[llvm] [DAGCombiner] Relax nsz constraint for FP optimizations (PR #165011)
Guy David via llvm-commits
llvm-commits at lists.llvm.org
Mon Nov 17 03:10:35 PST 2025
https://github.com/guy-david updated https://github.com/llvm/llvm-project/pull/165011
>From 3b586e042186aac40ececc6a1040835501caec3b Mon Sep 17 00:00:00 2001
From: Guy David <guyda96 at gmail.com>
Date: Fri, 24 Oct 2025 19:30:19 +0300
Subject: [PATCH] [DAGCombiner] Relax nsz constraint for FP optimizations
Some floating-point optimization don't trigger because they can produce
incorrect results around signed zeros, and rely on the existence of the
nsz flag which commonly appears when fast-math is enabled.
However, this flag is not a hard requirement when all of the users of
the combined value are either guaranteed to overwrite the sign-bit or
simply ignore it (comparisons, etc.).
The optimizations affected:
- fadd x, +0.0 -> x
- fsub x, -0.0 -> x
- fsub +0.0, x -> fneg x
- fdiv(x, sqrt(x)) -> sqrt(x)
- frem lowering with power-of-2 divisors
---
llvm/include/llvm/CodeGen/SelectionDAG.h | 6 ++
llvm/lib/CodeGen/SelectionDAG/DAGCombiner.cpp | 17 +++--
.../lib/CodeGen/SelectionDAG/SelectionDAG.cpp | 40 +++++++++++
.../CodeGen/AArch64/ignore-signed-zero.ll | 72 +++++++++++++++++++
.../AMDGPU/fcanonicalize-elimination.ll | 2 +-
llvm/test/CodeGen/AMDGPU/swdev380865.ll | 5 +-
6 files changed, 132 insertions(+), 10 deletions(-)
create mode 100644 llvm/test/CodeGen/AArch64/ignore-signed-zero.ll
diff --git a/llvm/include/llvm/CodeGen/SelectionDAG.h b/llvm/include/llvm/CodeGen/SelectionDAG.h
index b024e8a68bd6e..9dba2ee8692f5 100644
--- a/llvm/include/llvm/CodeGen/SelectionDAG.h
+++ b/llvm/include/llvm/CodeGen/SelectionDAG.h
@@ -2326,6 +2326,12 @@ class SelectionDAG {
/// +nan are considered positive, -0.0, -inf and -nan are not.
LLVM_ABI bool cannotBeOrderedNegativeFP(SDValue Op) const;
+ /// Check if a use of a float value is insensitive to signed zeros.
+ LLVM_ABI bool canIgnoreSignBitOfZero(const SDUse &Use) const;
+
+ /// Check if at most two uses of a value are insensitive to signed zeros.
+ LLVM_ABI bool canIgnoreSignBitOfZero(SDValue Op) const;
+
/// Test whether two SDValues are known to compare equal.

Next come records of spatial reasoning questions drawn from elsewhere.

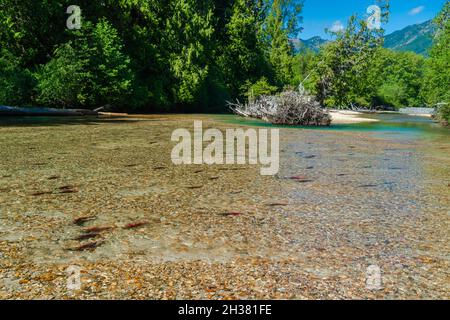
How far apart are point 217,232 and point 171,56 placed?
126 feet

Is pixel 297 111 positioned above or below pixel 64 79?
below

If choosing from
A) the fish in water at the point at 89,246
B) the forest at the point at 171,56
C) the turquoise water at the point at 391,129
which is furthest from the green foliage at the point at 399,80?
the fish in water at the point at 89,246

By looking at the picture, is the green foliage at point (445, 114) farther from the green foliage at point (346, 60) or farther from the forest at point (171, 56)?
the green foliage at point (346, 60)

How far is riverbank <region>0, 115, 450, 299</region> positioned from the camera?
2.89 m

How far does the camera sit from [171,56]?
1590 inches

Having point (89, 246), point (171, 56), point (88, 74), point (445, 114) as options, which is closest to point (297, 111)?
point (445, 114)

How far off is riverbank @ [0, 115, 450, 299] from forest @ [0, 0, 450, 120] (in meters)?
24.5

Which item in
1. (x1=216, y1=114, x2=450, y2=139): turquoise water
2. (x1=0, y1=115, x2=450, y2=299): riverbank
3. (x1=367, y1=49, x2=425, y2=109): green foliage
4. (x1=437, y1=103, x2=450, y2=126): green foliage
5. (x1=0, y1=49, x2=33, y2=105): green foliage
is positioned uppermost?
(x1=367, y1=49, x2=425, y2=109): green foliage

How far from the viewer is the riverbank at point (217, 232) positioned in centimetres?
289

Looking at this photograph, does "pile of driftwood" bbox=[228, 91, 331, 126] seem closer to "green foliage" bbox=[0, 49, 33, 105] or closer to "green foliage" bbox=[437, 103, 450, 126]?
"green foliage" bbox=[437, 103, 450, 126]

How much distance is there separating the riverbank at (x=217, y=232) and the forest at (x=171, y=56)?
2449cm

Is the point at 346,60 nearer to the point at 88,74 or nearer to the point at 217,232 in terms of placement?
the point at 88,74

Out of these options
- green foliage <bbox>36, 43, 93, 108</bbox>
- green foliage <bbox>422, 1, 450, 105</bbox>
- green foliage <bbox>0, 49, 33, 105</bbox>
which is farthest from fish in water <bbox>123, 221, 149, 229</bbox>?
green foliage <bbox>422, 1, 450, 105</bbox>

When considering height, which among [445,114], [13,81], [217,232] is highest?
[13,81]
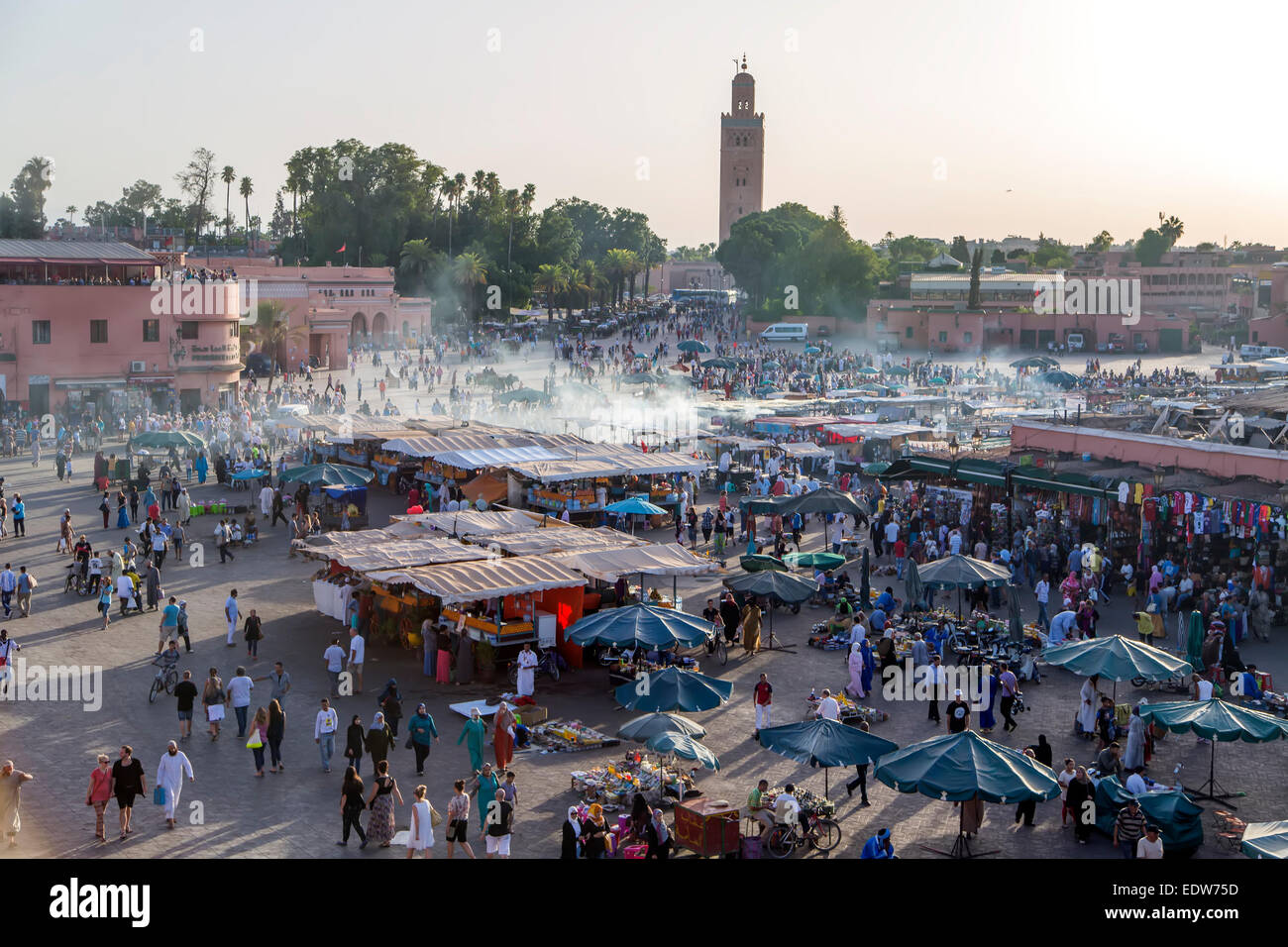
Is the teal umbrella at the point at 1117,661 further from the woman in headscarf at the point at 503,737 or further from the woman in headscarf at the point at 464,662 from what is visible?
the woman in headscarf at the point at 464,662

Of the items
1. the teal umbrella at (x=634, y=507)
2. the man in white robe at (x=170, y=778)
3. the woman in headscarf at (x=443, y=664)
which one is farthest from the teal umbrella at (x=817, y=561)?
the man in white robe at (x=170, y=778)

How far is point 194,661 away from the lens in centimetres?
1970

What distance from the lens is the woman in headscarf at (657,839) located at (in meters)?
12.8

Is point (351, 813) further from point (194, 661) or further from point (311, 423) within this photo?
point (311, 423)

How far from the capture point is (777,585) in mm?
21234

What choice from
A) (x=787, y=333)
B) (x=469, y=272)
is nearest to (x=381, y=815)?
(x=787, y=333)

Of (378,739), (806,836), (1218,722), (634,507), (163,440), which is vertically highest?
(163,440)

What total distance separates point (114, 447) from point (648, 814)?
3353cm

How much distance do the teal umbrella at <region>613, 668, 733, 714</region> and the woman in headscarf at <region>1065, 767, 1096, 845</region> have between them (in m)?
4.07

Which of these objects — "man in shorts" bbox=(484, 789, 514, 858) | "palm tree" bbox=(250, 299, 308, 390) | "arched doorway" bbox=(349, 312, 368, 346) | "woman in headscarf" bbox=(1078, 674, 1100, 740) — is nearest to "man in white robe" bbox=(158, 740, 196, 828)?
"man in shorts" bbox=(484, 789, 514, 858)

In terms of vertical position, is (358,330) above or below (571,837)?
above

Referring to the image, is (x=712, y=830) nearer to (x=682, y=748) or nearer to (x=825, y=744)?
(x=682, y=748)

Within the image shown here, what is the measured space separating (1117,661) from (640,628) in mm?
6038

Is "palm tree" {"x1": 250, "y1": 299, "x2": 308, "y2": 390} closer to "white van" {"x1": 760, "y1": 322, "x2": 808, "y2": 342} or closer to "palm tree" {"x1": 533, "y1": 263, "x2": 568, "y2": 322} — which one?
"palm tree" {"x1": 533, "y1": 263, "x2": 568, "y2": 322}
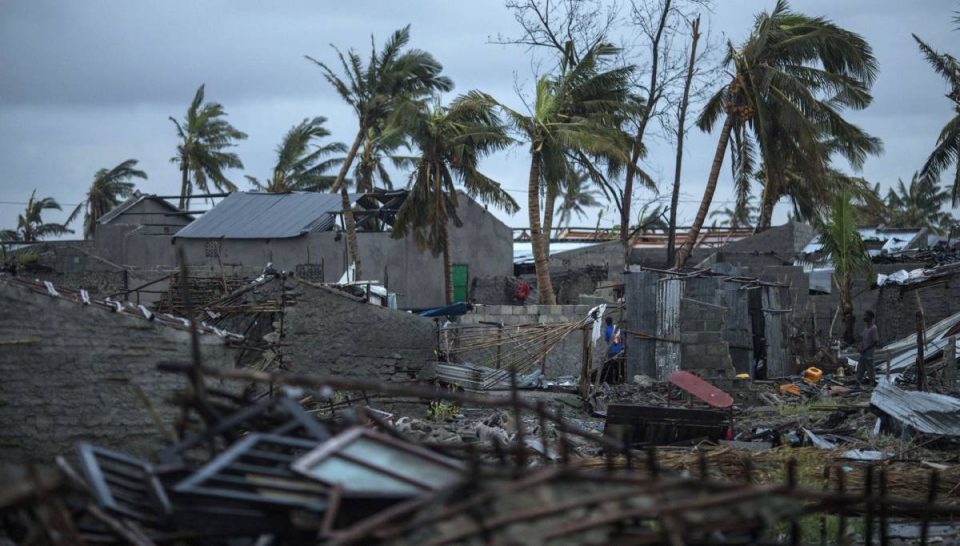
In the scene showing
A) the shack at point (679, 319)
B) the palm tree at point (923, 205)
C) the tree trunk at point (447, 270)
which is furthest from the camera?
the palm tree at point (923, 205)

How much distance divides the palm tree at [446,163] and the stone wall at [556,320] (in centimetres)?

This
/// is true if they are the same value, or if one is negative zero and the
/// other positive zero.
diff --git a/llvm/lib/CodeGen/SelectionDAG/DAGCombiner.cpp b/llvm/lib/CodeGen/SelectionDAG/DAGCombiner.cpp
index c9513611e6dcb..c899d1288ad3c 100644
--- a/llvm/lib/CodeGen/SelectionDAG/DAGCombiner.cpp
+++ b/llvm/lib/CodeGen/SelectionDAG/DAGCombiner.cpp
@@ -17869,7 +17869,8 @@ SDValue DAGCombiner::visitFADD(SDNode *N) {
// N0 + -0.0 --> N0 (also allowed with +0.0 and fast-math)
ConstantFPSDNode *N1C = isConstOrConstSplatFP(N1, true);
if (N1C && N1C->isZero())
- if (N1C->isNegative() || Flags.hasNoSignedZeros())
+ if (N1C->isNegative() || Flags.hasNoSignedZeros() ||
+ DAG.canIgnoreSignBitOfZero(SDValue(N, 0)))
return N0;
if (SDValue NewSel = foldBinOpIntoSelect(N))
@@ -18081,7 +18082,8 @@ SDValue DAGCombiner::visitFSUB(SDNode *N) {
// (fsub A, 0) -> A
if (N1CFP && N1CFP->isZero()) {
- if (!N1CFP->isNegative() || Flags.hasNoSignedZeros()) {
+ if (!N1CFP->isNegative() || Flags.hasNoSignedZeros() ||
+ DAG.canIgnoreSignBitOfZero(SDValue(N, 0))) {
return N0;
}
}
@@ -18094,7 +18096,8 @@ SDValue DAGCombiner::visitFSUB(SDNode *N) {
// (fsub -0.0, N1) -> -N1
if (N0CFP && N0CFP->isZero()) {
- if (N0CFP->isNegative() || Flags.hasNoSignedZeros()) {
+ if (N0CFP->isNegative() || Flags.hasNoSignedZeros() ||
+ DAG.canIgnoreSignBitOfZero(SDValue(N, 0))) {
// We cannot replace an FSUB(+-0.0,X) with FNEG(X) when denormals are
// flushed to zero, unless all users treat denorms as zero (DAZ).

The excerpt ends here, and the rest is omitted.